── Excerpt provided ──

Appeal from an order of the Family Court of Rensselaer County (Perkinson, J.), entered July 2, 1986, which, in a proceeding pursuant to Family Court Act article 6, directed that, inter alia, petitioner have visitation of his three minor children only upon their consent.
The parties were married on December 2, 1972. There are three issue of the marriage: Erin, born October 13, 1973, and *677twin boys, Chad and Jared, born May 9, 1976. The parties were divorced in 1982. A separation agreement executed by petitioner and respondent granted visitation to petitioner every other weekend, on Wednesday evenings, on holidays and for two weeks during each summer. By order to show cause dated December 14, 1984, petitioner sought enforcement of his visitation rights. On March 29, 1985, Family Court ordered enforcement of the visitation rights encompassed in the separation agreement. This order was not appealed. Subsequently, petitioner brought on another order to show cause seeking to hold respondent in contempt for failing to obey the March 29, 1985 order. Respondent cross-petitioned, requesting a modification of Family Court’s order and seeking a clinical evaluation and a determination as to the scope of visitation in the best interests of the children. Respondent contended that the children refused to consent to visit with petitioner because on previous visitations petitioner had subjected them to mental abuse by his behavior: comparing his parenting to that of their mother, using vile and filthy language, leaving them with baby-sitters while he engaged in hunting, fishing and partying, failing to allow them to fall asleep while he was on the premises and failing to secure treatment for one of the children’s sprained neck.

───
── Supplied data ──

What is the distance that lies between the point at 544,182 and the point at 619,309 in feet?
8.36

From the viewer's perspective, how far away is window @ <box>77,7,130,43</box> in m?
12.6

───

Task instructions = Continue the court opinion on the visitation appeal, starting right after its last sentence, which lists the mother's claims of mental abuse.

Response to this exercise =
The record bears the transcription of only two court appearances relating to this matter, although others also appear to have been held. Of those documented in the record, one occurred on March 11, 1986. The record indicates that Family Court issued a temporary order to the effect that "open visitation, visitation upon agreement of the parties” was to continue. At the March 11, 1986 hearing, the court indicated that both petitioner and the children were to undergo consultation with professionals in order to facilitate visitation between petitioner and his children. Petitioner was not present and his counsel indicated that petitioner would like to give the arrangement some thought. A further order was also issued by Family Court as to support moneys retained by petitioner pursuant to another Family Court order. Petitioner had withheld support moneys because respondent had failed to make the children available to him for visitation.
The entire matter was then adjourned to June 16, 1986. At that time, a dispute arose as to what the March 11, 1986 temporary order of Family Court was to encompass. Counsel for petitioner indicated that there was no temporary order of the court covering the March 11, 1986 session since the attorneys were at odds as to its substance. Petitioner’s counsel *678also indicated that his client was not present due to counsel’s misunderstanding as to the adjourned date of the proceeding. Two clinical reports from Frank Arcangelo and Aaron Hoorwitz had been submitted to the court in conjunction with this matter subsequent to the March 11, 1986 hearing. Both recommended parent training for petitioner and counseling for him and his children before the reestablishment of visitation. Family Court thereupon, without any hearing, summarily entered an order voiding the visitation rights of petitioner unless the children consent to visit with their father.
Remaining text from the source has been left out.